• [THE DATA]:

# # # # # # #

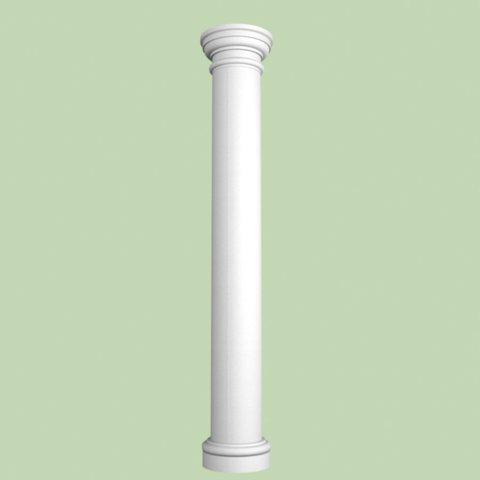 База колонны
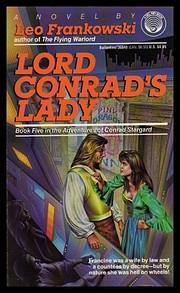 Lord Conrad's Lady (Adventures of Conrad…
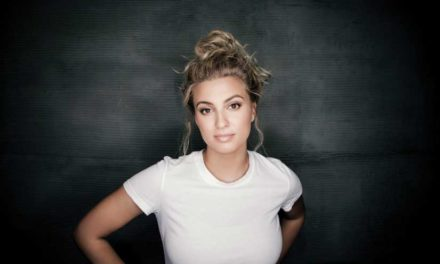 Tori Kelly: The Acoustic Sessions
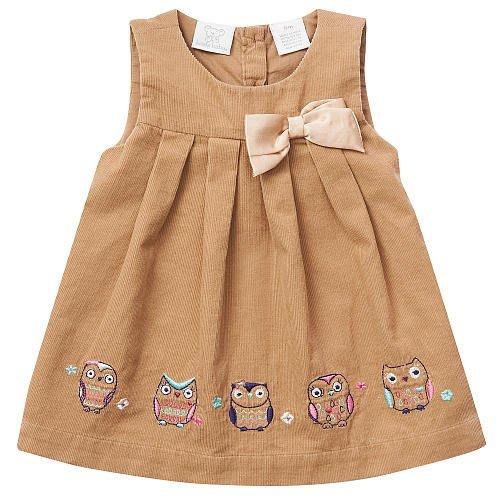 【Nichole's歐美進口優質童裝】Koala Baby女童貓頭鷹棉質吊帶裙*另有Old Navy/OshKosh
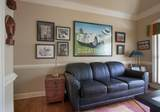 12 Troon Drive - Photo 28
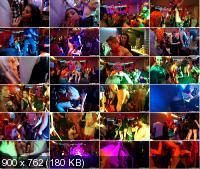 PartyHardcore/Tainster - Eurobabes - Party Hardcore Gone Crazy Vol. 39 - Part 7 (HD/720p/4.29 GB)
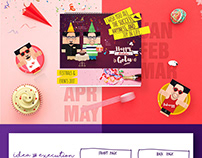 Designed Calendar & Miniature .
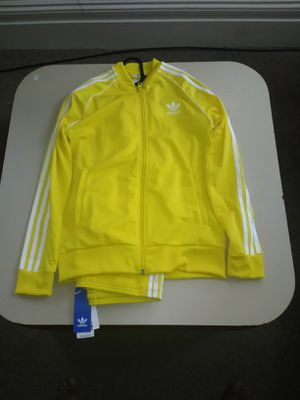 Brand new with tags Adidas jumpsuit for Sale in St. Louis, MO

# # # # # # #

No picture belongs in the copy; return the rest of the listing exactly.

• [EXERCISE SOLUTION]:
 База колонны
 Lord Conrad's Lady (Adventures of Conrad…
 Tori Kelly: The Acoustic Sessions
 【Nichole's歐美進口優質童裝】Koala Baby女童貓頭鷹棉質吊帶裙*另有Old Navy/OshKosh
 12 Troon Drive - Photo 28
 PartyHardcore/Tainster - Eurobabes - Party Hardcore Gone Crazy Vol. 39 - Part 7 (HD/720p/4.29 GB)
 Designed Calendar & Miniature .
 Brand new with tags Adidas jumpsuit for Sale in St. Louis, MO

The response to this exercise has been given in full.